7 example(s) of insolence returned:


At 10/14/2005 10:26 AM, Anonymous Mark Paris said...

As I read this, I was thinking, "I have to go to this Web site because I can't believe this is not a parody. Or is it?" I was relieved to read in your post that it is a parody, but I agree with you that it cuts so close that I could believe someone was actually serious.

 

At 10/14/2005 11:16 AM, Anonymous Skeptico said...

You know, I'm 99% sure this site is a parody. I hope it is - I have it as "humor" link from my site.

Look at their page on astronomy: http://www.highestschool.com/astronomy.shtml

The science of astronomy dates back thousands of years. It is one of humanity's oldest scientific disciplines, with ancient monuments such as Stonehenge a testament to its importance to cultures around the world. But consider this: a rising number of high school students cannot tell you what their star sign is. More than half of them don't know what a star sign is. And a full 95% are unable to pair the appropriate sign of the zodiac with a given date!

(Snip)

And what about the fact that 90% of general-interest newspapers (as well as other important periodicals, like "TV Guide") run horoscopes every day. Do you think that these publications, publications that have the power to turn the tide of politics with their reporting, would print something they did not believe in? And more importantly, do we really want our children receiving an education that isn't even preparing them to read a newspaper!

As a first step to remedying the situation, we recommend that astronomy textbooks and science textbooks that discuss astronomy have a sticker placed on their cover that reads, "Stellar evolution is a theory, not a fact. Educators impel you to seek out other explanations for the movement of the stars and to look for their influence in your life."

 

At 10/14/2005 3:38 PM, Blogger dubiousbiologist said...

Given that *real* high schools teach st*ff like psychology and PE, why not teach astrology and creation science? Besides, potions was my favorite class at Hogwarts--Severus Snape was a fr*cking genius I tell you what.

 

At 10/14/2005 6:55 PM, Blogger Ereshkigal said...

If the "teach the controversy" people had any claim to credibility, they would insist that the controversies in sex education should be brought to students as well.

As it is, they are some of the biggest abstinence-only proponents.

 

At 10/14/2005 9:01 PM, Anonymous Anonymous said...

Liz here from I Speak of Dreams.

It is a darned good parody, too. I believed the authors were serious until I read the What Can I Do page, which reads in part:

"Lobby your local school board for change. Loud protests outside a board member's home with banners about "A child hater lives here" are particularly effective, as are the photos of you in jail for trying to speak your mind."

The parody speaks directly to the current suit by the Association of Christian Schools against the University of California, over UC's refusal to accept biology courses that teach creationism and deny the validity of evolution.

 

At 10/15/2005 5:19 PM, Blogger HEADoc said...

The genius of parody is the core of truth used to amuse and entertain. I think Mythology possesses the same magic. Both the scholar and the nit wit can relate.

 

At 10/15/2005 6:28 PM, Blogger Prometheus said...

The "teach the controversy" argument falls apart once you realize that "controversies" about evolution don't necessarily support "Intelligent Design".

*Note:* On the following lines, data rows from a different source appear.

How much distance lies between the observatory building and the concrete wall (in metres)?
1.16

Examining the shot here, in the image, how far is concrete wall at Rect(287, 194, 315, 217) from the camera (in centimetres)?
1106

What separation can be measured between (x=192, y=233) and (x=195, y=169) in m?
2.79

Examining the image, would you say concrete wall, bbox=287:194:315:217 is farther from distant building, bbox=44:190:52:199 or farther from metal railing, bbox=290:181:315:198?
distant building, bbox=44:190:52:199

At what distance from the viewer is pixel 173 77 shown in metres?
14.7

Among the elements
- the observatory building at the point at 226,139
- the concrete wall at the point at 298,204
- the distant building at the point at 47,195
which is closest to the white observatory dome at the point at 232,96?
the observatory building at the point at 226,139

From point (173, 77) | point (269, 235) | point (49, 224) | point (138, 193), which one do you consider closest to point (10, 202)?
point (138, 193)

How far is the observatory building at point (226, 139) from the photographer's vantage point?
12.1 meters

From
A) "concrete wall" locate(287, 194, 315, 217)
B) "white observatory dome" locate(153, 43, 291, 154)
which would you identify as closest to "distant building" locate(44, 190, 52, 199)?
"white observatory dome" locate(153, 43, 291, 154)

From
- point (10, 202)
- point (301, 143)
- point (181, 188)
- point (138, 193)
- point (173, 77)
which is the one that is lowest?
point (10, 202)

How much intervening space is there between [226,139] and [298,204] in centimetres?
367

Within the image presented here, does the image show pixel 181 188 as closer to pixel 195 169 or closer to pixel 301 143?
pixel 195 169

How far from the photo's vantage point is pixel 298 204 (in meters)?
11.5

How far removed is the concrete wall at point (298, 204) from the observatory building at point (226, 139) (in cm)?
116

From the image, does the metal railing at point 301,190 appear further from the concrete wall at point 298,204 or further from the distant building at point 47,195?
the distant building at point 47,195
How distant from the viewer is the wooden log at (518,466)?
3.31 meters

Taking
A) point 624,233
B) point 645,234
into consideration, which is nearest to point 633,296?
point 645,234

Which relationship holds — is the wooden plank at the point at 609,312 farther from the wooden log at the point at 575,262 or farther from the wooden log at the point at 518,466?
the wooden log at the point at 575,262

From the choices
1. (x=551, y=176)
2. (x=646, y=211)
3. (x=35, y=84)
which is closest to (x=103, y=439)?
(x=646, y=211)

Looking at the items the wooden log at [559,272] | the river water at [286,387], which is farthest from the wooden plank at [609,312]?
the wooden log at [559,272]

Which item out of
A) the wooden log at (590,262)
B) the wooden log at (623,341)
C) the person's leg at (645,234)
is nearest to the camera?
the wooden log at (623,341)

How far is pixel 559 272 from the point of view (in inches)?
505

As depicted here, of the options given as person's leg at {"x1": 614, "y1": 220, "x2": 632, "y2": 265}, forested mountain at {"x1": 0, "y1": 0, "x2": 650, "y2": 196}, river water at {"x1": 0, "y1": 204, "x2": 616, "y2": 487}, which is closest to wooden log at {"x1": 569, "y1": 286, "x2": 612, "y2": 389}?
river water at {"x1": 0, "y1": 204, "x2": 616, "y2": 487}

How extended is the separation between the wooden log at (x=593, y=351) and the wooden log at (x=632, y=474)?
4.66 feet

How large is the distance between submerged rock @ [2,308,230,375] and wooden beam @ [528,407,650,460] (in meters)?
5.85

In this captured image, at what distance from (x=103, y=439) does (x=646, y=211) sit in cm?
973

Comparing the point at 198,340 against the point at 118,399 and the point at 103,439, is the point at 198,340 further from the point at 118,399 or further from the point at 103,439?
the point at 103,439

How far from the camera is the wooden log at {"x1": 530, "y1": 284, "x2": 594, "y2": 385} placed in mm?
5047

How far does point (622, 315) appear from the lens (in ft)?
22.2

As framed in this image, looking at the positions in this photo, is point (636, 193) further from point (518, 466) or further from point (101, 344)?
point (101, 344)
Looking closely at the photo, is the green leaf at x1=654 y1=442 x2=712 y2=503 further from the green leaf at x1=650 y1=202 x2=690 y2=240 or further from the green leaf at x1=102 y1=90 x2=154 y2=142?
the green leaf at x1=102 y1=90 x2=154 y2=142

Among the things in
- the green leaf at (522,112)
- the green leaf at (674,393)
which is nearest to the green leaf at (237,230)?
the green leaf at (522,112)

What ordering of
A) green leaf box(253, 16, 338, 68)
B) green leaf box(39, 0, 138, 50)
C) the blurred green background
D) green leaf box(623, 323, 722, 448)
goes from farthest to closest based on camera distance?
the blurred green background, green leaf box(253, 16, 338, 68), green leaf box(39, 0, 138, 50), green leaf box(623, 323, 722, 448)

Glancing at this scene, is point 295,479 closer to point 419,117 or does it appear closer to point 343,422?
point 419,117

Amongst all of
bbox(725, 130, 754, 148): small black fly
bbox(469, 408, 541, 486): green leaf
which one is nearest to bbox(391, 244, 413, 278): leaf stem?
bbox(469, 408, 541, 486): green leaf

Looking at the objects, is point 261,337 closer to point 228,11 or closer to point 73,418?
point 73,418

The common error (actually, one of many) that I see "ID" supporters make is to assume that dismantling evolution would make "Intelligent Design" the de facto successor. In reality, not only is evolution far tougher to dismantle than they think, disproving evolution does nothing to support "ID".

The "ID" supporters' reasoning is as faulty as assuming that if you can prove that my car is not a Ford, that it must be a Toyota. In a way, they have fallen into a version of the "false dilemma" fallacy.